_Try it_
Under this line is some data; print exactly the lines from the one containing "Kledingkasten< Kledingkast Denver" through its last line, without pictures.

··· Material provided

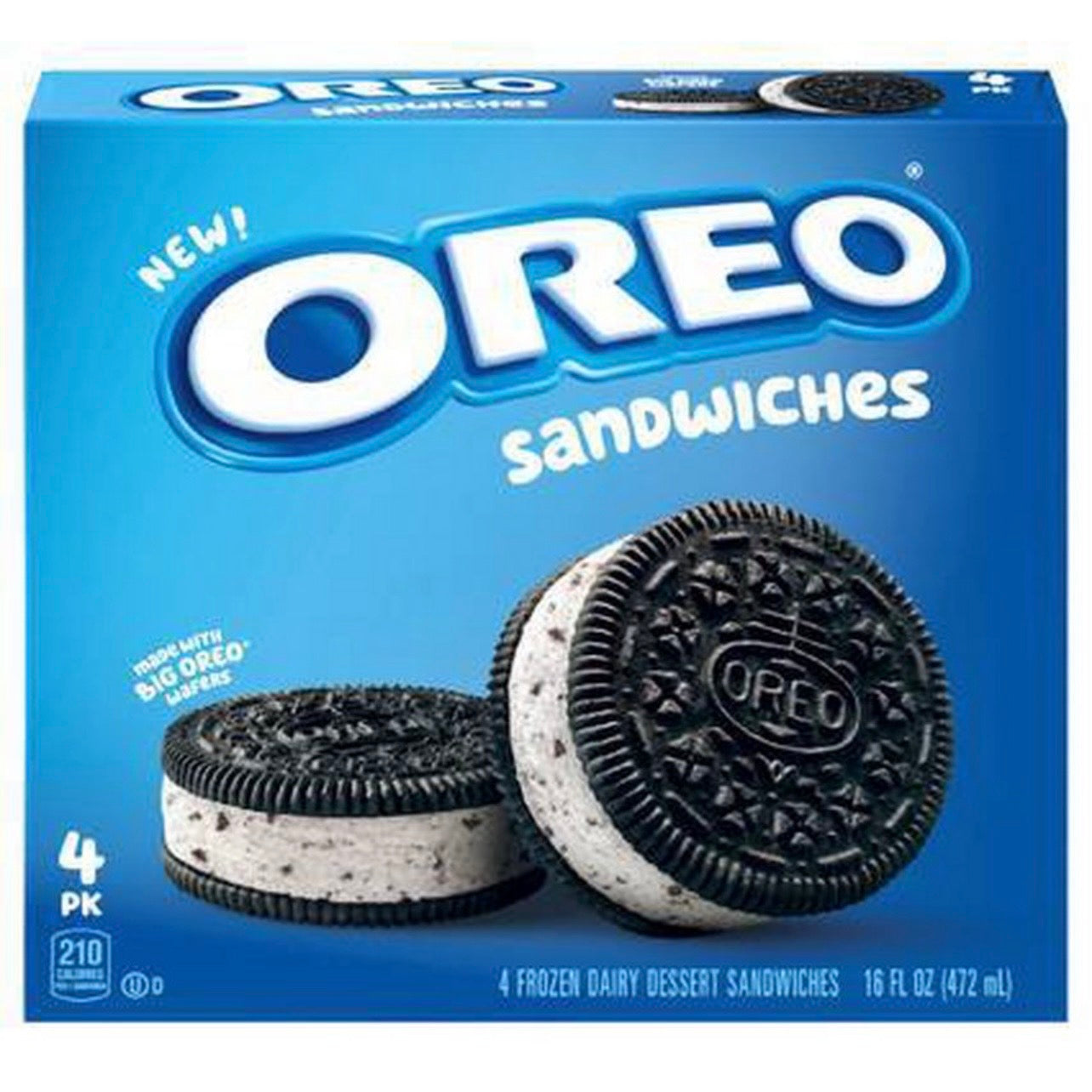 Oreo Ice Cream Dessert Sandwich - 4pk/16 fl oz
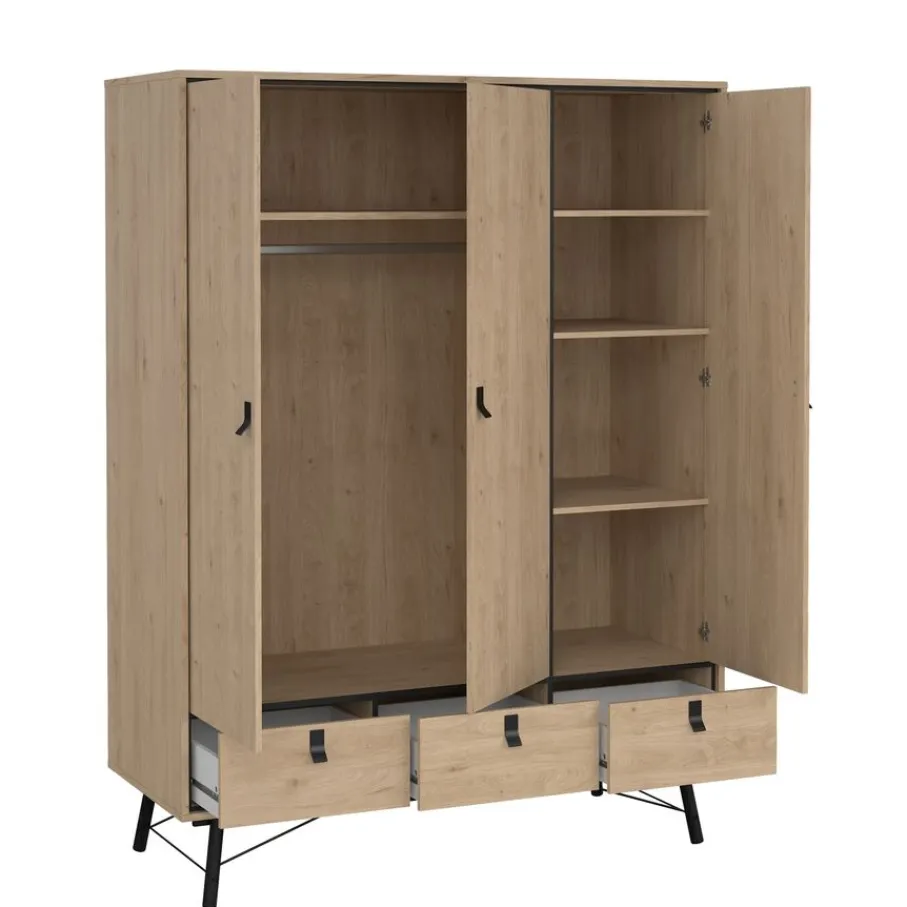 Kledingkasten< Kledingkast Denver Eiken - 150x200x60 cm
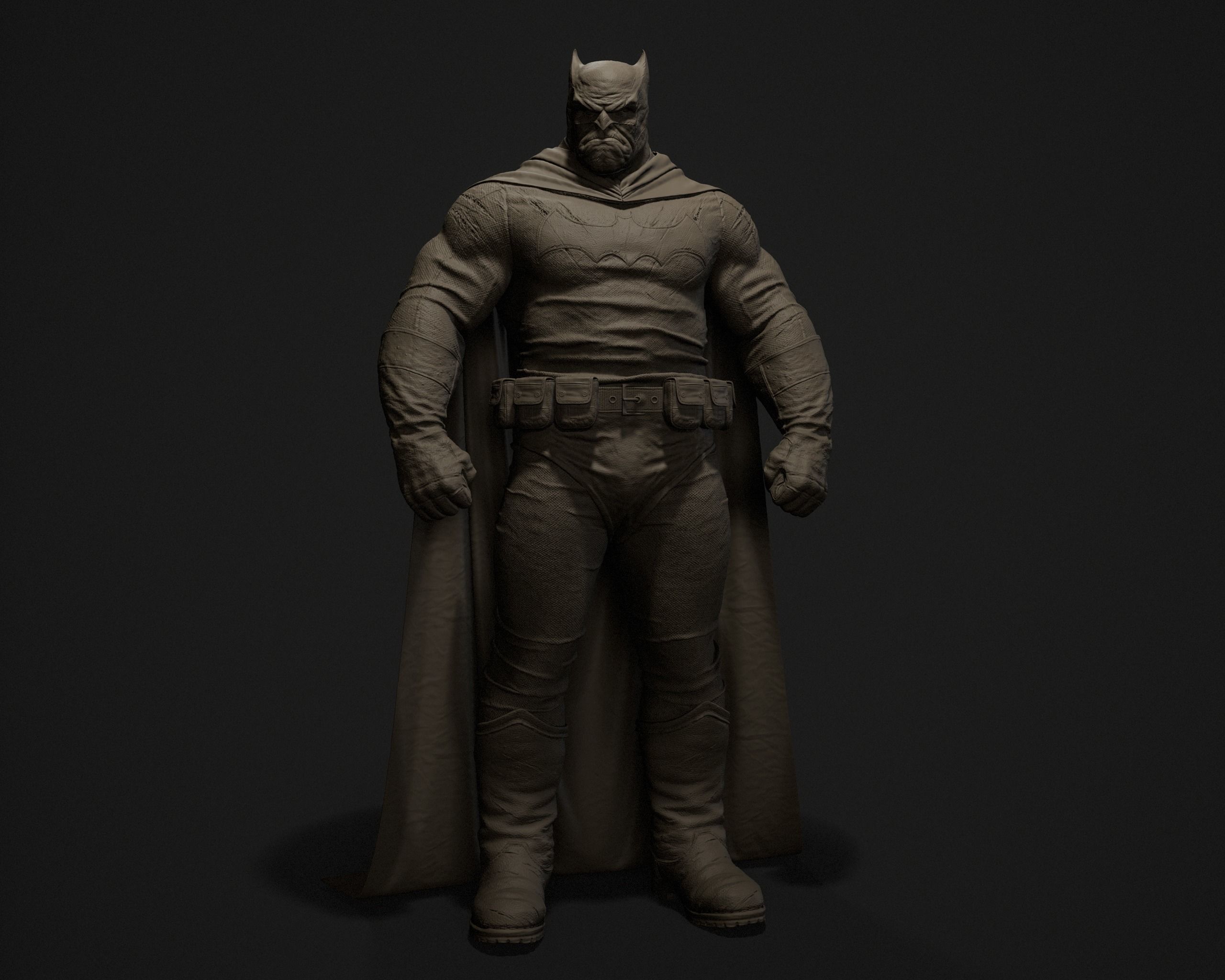 Batman HIGHPOLY 3D model_1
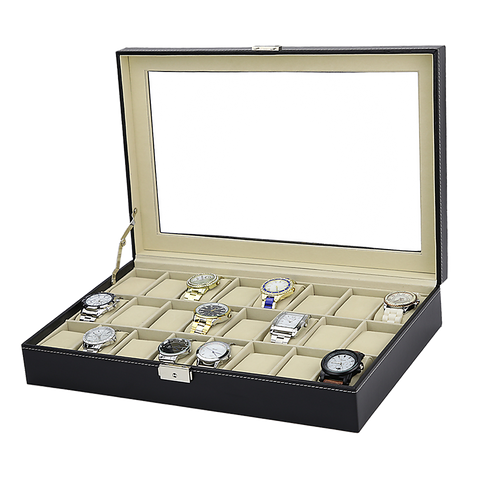 Luxury 24 Slot Watch Display Case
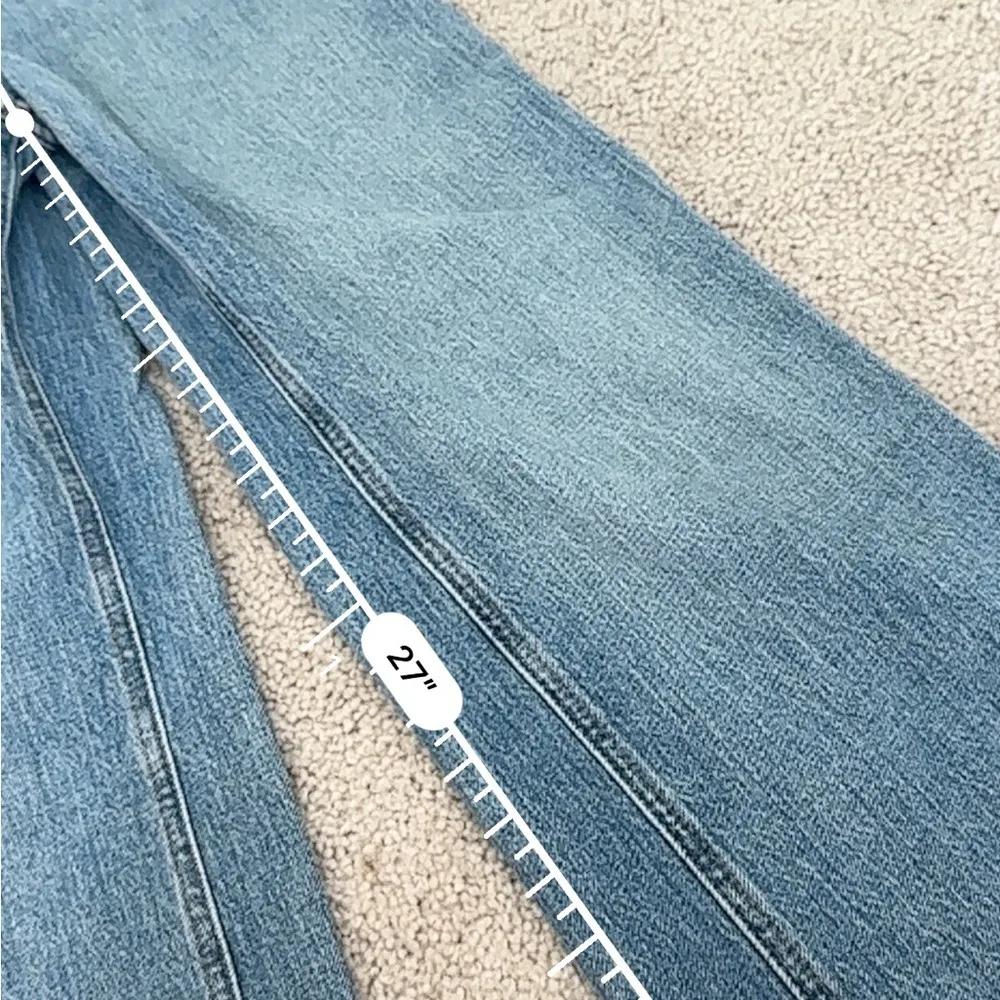 H&M Blue Flare Wide Leg Jeans - Image 5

······

_Response area_
 Kledingkasten< Kledingkast Denver Eiken - 150x200x60 cm
 Batman HIGHPOLY 3D model_1
 Luxury 24 Slot Watch Display Case
 H&M Blue Flare Wide Leg Jeans - Image 5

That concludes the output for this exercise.